Mich fasziniert seine Arbeit und generell bin ich sehr am Thema interessiert. Mich hat’s so gepackt, dass ich mich vor gut vier Jahren “einfach mal so” hier mit in die Vorlesung im Institut für Rechtsmedizin gesetzt habe (nach meinem eigentlichen Job, in dem ich mehr mit Zahlen und dem Personalwesen etc. zu tun habe! - und vorm Sport…). Eine Vorlesung, die für Jura-Studenten ist, in der ich aber nicht weiter aufgefallen bin. Für mich ein sehr, sehr spannendes Thema - und nun würde ich mich sehr freuen, wenn ich DEN Experten auf diesem Gebiet mal persönlich in seinem Wirkungsbereich treffen dürfte. (Und ja, selbst für eine Führung zu diesem Thema bin ich schon mal nach München zu Alfred Riepertinger ins Institut und auch nach Berlin in eine entsprechende Ausstellung gefahren. - also gut 300 bzw. 500 km, die ich hier auf mich genommen habe, um hier noch mehr über dieses spannende Thema zu erfahren.)


#123

Als Krimifan kommt man ja um die Pathologie nicht herum. Zugegeben: Anfangs habe ich mich mit der Thematik etwas schwer getan, aber je mehr ich darüber las, um so spannender wurde das ganze und um so weniger konnte ich damit aufhören. Das mal im wahren Leben und nicht nur aus Büchern zu sehen, ist ein echter Wunschtraum von mir. Und wo könnte man diesen Wunsch besser und eindrucksvoller erfüllen als in der Charité, die ja ihre eigene, spannende Geschichte hat? Selbst dieses Highlight lässt sich noch toppen, wenn der Führer Rechtsmediziner und Autor ist. Ein Wahnsinnstraum, der sich hoffentlich erfüllen wird!


#124

Letzten Herbst habe ich bei einer kleinen Lesung bereits Sebastian Fitzek kennenlernen dürfen. Abgeschnitten haben die zwei zusammen geschrieben. Die Geschichte um Paul Herzfeld war super spannend. Allerdings ist die Rechtsmedizinische Abteilung im Gegensatz zu dem was wir in Büchern lesen und im Fernsehen sehen im echten Leben dagegen ein Hochsicherheitstrackt. Es dürfte somit sehr interessant werden. Das neue Buch spielt in meiner Geburtsstadt Kiel. Ich finde es einfach klasse, wenn Autoren Einblicke Ihre Arbeit geben und würde Michael Tsokos gern persönlich kennenlernen😃


#125

Ich bin ein großer Fan von Michael Tsokos’ Büchern und besonders begeistert hat mich “Abgeschnitten”, das er zusammen mit Sebastian Fitzek geschrieben hat. Die rechtsmedizinische Abteilung der Charité ist sicherlich sehr interessant. Wann hat man schon die Gelegenheit diese zu besichtigen und die Bücher so gleich noch viel realer werden zu lassen?! Ich bewerbe mich daher sehr sehr gerne für das Treffen + Rundführung und hibbel gespannt bis zum 1. Februar.


#126

Ich würde mehr als gern Michael Tsokos in Berlin treffen und wäre begeistert, mit ihm einen Rundgang durch die Charité zu machen.
Ich mag Geschichten und Geschehnisse zum Anfassen und erzähle anschließend gern darüber. Toll wäre auch, wenn es die Möglichkeit gäbe, das eine oder andere Foto schießen zu dürfen.

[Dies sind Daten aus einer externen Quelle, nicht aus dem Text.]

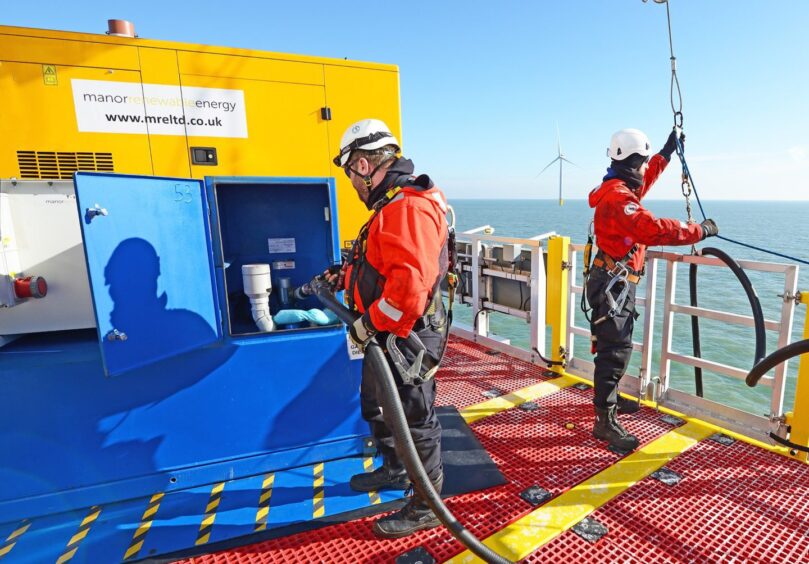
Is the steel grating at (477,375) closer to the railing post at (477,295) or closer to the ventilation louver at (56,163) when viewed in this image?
the railing post at (477,295)

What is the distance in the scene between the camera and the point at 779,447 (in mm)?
3326

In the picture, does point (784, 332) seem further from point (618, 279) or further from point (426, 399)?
point (426, 399)

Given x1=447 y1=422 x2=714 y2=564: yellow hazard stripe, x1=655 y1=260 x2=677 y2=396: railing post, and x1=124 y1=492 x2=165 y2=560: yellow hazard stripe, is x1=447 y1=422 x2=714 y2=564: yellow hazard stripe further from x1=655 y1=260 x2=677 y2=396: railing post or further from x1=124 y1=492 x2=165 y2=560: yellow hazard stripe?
x1=124 y1=492 x2=165 y2=560: yellow hazard stripe

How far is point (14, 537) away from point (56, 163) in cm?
256

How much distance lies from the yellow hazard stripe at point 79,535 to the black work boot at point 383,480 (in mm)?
1682

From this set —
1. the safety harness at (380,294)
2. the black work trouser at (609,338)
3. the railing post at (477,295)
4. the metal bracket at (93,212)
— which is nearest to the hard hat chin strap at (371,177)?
the safety harness at (380,294)

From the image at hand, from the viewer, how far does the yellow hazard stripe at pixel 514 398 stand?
4.12 m

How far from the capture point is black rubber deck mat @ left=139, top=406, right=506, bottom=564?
258 centimetres

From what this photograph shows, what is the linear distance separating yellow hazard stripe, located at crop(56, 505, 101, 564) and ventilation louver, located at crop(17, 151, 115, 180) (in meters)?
2.41

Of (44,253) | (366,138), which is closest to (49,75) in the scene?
(44,253)

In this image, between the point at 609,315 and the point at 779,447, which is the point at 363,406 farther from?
the point at 779,447

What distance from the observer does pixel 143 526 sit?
277cm

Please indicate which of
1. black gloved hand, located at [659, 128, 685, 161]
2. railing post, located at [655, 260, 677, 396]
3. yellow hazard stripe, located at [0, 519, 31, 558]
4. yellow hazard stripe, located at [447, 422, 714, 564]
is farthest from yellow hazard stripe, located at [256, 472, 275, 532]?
black gloved hand, located at [659, 128, 685, 161]

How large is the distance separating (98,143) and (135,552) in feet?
9.47
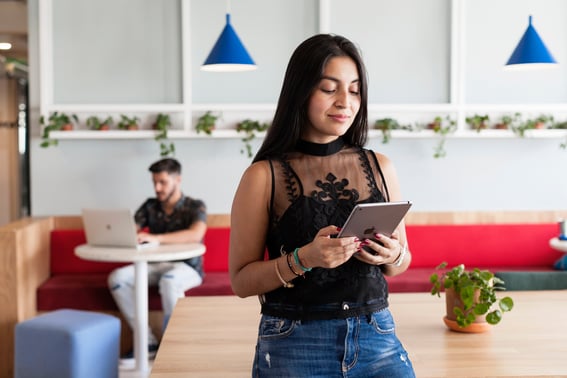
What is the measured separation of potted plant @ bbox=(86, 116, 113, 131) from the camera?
5.44m

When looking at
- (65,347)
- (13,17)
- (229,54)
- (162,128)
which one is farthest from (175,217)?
(13,17)

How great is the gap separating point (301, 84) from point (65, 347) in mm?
2642

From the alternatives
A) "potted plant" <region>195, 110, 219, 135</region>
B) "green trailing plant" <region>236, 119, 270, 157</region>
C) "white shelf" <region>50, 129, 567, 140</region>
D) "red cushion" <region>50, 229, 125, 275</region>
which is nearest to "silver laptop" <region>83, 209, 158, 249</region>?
"red cushion" <region>50, 229, 125, 275</region>

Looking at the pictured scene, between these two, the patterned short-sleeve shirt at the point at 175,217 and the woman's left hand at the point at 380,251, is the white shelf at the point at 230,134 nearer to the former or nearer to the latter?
the patterned short-sleeve shirt at the point at 175,217

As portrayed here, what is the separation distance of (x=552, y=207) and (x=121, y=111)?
10.7 ft

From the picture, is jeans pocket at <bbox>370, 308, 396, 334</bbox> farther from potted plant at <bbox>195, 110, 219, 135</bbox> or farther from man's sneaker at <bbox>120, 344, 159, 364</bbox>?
potted plant at <bbox>195, 110, 219, 135</bbox>

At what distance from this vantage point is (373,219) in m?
1.69

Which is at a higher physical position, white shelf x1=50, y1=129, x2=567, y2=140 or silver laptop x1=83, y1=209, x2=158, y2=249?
white shelf x1=50, y1=129, x2=567, y2=140

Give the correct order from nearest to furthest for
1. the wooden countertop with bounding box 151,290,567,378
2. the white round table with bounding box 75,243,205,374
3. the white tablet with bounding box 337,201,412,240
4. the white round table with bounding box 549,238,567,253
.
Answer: the white tablet with bounding box 337,201,412,240 < the wooden countertop with bounding box 151,290,567,378 < the white round table with bounding box 75,243,205,374 < the white round table with bounding box 549,238,567,253

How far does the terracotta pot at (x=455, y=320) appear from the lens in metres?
2.46

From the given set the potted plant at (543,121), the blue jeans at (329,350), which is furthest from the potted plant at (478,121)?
the blue jeans at (329,350)

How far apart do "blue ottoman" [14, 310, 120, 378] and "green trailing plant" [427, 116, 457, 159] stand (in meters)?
2.69

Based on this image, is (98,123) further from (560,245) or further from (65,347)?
(560,245)

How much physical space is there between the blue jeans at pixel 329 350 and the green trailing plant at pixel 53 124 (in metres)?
4.03
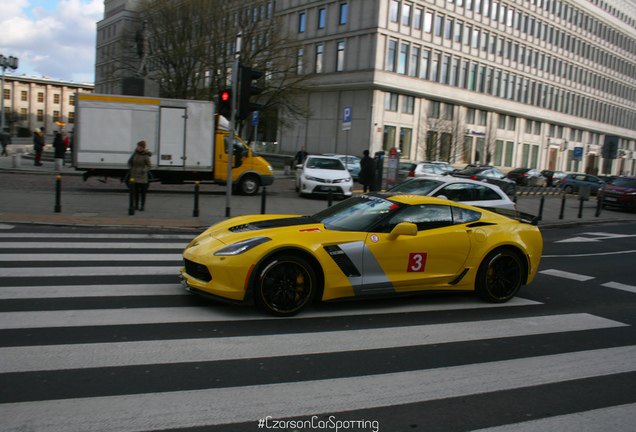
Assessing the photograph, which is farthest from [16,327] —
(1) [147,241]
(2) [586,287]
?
(2) [586,287]

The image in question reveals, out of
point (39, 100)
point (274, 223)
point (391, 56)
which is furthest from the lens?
point (39, 100)

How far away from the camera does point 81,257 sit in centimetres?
788

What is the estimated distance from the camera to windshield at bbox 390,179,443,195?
11703 mm

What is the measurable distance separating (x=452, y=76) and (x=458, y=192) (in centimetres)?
4703

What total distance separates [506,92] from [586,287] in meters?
60.2

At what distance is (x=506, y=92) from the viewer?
62625 mm

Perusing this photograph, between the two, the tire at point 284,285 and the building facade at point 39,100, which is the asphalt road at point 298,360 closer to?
the tire at point 284,285

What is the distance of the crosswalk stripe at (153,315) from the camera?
486 cm

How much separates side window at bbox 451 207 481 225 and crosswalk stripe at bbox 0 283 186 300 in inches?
140

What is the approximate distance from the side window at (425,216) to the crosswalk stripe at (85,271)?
10.6ft

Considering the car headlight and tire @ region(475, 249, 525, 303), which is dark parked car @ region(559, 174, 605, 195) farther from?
the car headlight

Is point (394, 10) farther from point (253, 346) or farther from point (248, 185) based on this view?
point (253, 346)

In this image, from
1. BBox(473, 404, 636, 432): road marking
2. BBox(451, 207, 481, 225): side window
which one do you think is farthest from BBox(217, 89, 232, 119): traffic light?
BBox(473, 404, 636, 432): road marking

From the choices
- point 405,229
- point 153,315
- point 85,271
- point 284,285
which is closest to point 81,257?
point 85,271
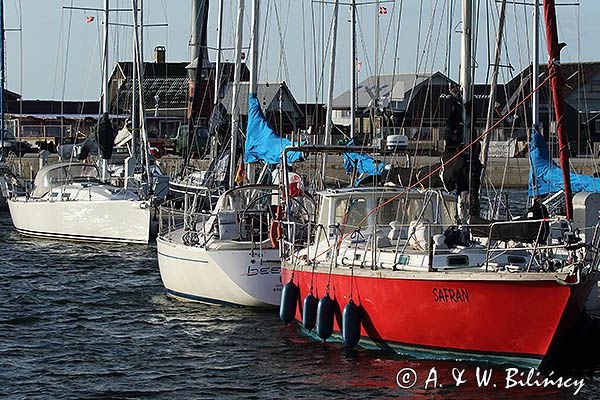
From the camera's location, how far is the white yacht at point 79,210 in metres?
34.9

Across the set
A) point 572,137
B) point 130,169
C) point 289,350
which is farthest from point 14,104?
point 289,350

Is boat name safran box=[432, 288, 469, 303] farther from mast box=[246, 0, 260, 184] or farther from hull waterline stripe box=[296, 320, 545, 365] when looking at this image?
mast box=[246, 0, 260, 184]

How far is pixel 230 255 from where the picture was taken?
2097 centimetres

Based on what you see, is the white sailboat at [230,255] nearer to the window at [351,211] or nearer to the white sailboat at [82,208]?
the window at [351,211]

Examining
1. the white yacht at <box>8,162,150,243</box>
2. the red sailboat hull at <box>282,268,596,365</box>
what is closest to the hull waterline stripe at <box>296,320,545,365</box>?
the red sailboat hull at <box>282,268,596,365</box>

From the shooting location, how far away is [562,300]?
15.3m

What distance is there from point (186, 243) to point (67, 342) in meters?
3.36

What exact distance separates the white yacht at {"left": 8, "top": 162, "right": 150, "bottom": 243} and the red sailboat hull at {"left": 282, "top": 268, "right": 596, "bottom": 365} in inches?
715

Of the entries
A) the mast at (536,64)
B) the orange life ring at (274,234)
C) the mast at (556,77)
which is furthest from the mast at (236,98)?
the mast at (556,77)

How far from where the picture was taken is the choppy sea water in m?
16.2

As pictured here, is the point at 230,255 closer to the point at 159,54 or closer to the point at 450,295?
the point at 450,295

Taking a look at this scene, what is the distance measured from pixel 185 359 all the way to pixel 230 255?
9.92ft

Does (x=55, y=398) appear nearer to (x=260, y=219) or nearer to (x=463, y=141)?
(x=260, y=219)

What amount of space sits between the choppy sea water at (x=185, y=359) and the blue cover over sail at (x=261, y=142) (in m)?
3.28
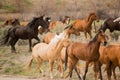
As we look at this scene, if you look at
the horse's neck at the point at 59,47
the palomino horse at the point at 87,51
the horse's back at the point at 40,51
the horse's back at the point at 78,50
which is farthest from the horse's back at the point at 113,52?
the horse's back at the point at 40,51

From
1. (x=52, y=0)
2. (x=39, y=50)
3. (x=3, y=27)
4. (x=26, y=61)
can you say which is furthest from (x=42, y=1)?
(x=39, y=50)

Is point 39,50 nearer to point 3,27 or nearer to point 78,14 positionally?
point 3,27

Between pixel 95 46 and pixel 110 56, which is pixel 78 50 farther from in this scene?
pixel 110 56

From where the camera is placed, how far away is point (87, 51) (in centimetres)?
1477

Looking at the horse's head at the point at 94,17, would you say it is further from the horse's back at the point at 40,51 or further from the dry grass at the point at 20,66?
the horse's back at the point at 40,51

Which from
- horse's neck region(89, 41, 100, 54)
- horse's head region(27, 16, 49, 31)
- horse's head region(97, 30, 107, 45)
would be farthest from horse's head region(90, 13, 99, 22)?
horse's head region(97, 30, 107, 45)

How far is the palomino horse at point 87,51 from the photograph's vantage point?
14.5 m

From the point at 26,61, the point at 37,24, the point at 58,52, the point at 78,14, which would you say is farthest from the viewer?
the point at 78,14

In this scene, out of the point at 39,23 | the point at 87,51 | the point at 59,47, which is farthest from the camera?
the point at 39,23

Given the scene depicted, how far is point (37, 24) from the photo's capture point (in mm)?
22438

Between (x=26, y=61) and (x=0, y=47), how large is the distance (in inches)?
194

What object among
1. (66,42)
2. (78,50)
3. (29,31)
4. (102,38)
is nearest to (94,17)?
(29,31)

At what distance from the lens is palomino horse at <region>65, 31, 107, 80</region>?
47.5 feet

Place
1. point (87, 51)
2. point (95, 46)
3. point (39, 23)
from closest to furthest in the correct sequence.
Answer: point (95, 46) → point (87, 51) → point (39, 23)
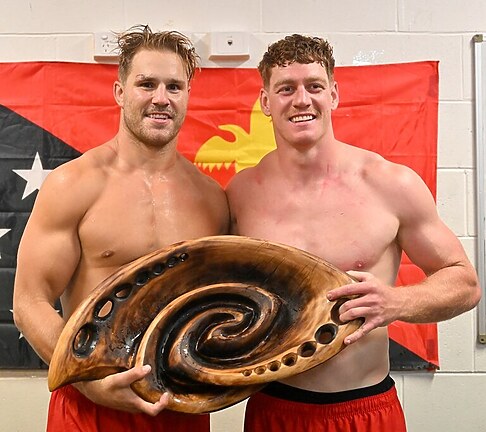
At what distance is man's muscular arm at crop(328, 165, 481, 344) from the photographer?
1.13 m

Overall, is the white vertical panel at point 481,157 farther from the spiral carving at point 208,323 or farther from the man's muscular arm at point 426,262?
the spiral carving at point 208,323

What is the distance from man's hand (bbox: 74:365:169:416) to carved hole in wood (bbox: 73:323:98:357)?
0.19 ft

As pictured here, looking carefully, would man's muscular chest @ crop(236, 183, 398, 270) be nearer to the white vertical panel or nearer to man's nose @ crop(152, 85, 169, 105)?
man's nose @ crop(152, 85, 169, 105)

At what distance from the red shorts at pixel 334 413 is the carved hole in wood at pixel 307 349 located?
0.26 m

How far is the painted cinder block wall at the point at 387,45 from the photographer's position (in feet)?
6.47

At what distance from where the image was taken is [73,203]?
123cm

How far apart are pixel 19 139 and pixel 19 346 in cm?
65

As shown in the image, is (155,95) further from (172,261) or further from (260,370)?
(260,370)

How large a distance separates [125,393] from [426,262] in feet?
2.22

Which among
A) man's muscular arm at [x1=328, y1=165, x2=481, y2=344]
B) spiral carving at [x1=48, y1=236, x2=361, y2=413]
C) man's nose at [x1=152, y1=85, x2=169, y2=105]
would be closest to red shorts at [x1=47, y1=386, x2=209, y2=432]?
spiral carving at [x1=48, y1=236, x2=361, y2=413]

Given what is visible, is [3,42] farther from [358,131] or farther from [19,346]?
[358,131]

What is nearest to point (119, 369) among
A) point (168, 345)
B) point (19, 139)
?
point (168, 345)

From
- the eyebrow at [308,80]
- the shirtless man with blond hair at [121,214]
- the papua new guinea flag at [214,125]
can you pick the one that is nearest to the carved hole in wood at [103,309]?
the shirtless man with blond hair at [121,214]

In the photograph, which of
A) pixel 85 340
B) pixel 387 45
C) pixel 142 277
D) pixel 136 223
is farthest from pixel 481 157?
pixel 85 340
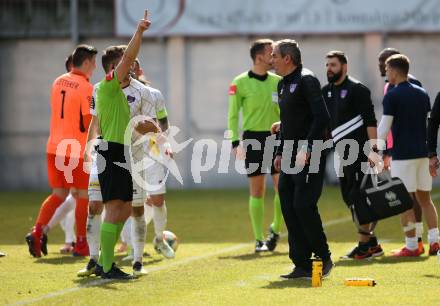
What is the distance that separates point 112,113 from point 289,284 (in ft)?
7.27

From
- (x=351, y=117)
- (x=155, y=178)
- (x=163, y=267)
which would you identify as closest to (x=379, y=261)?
(x=351, y=117)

Michael Tsokos würde ich gern persönlich treffen, weil ich gern mehr über ihn erfahren würde; mehr über seine Arbeit als Rechtsmediziner und seine Arbeit als Autor.
Auch einen Sektionssaal würde ich mir gern mal ansehen. Es ist doch etwas anderes, wenn ich einmal selbst gesehen habe, wie es tatsächlich ist. Wie es sich anfühlt, in solch einem Raum zu stehen. - Besser stehen, als liegen!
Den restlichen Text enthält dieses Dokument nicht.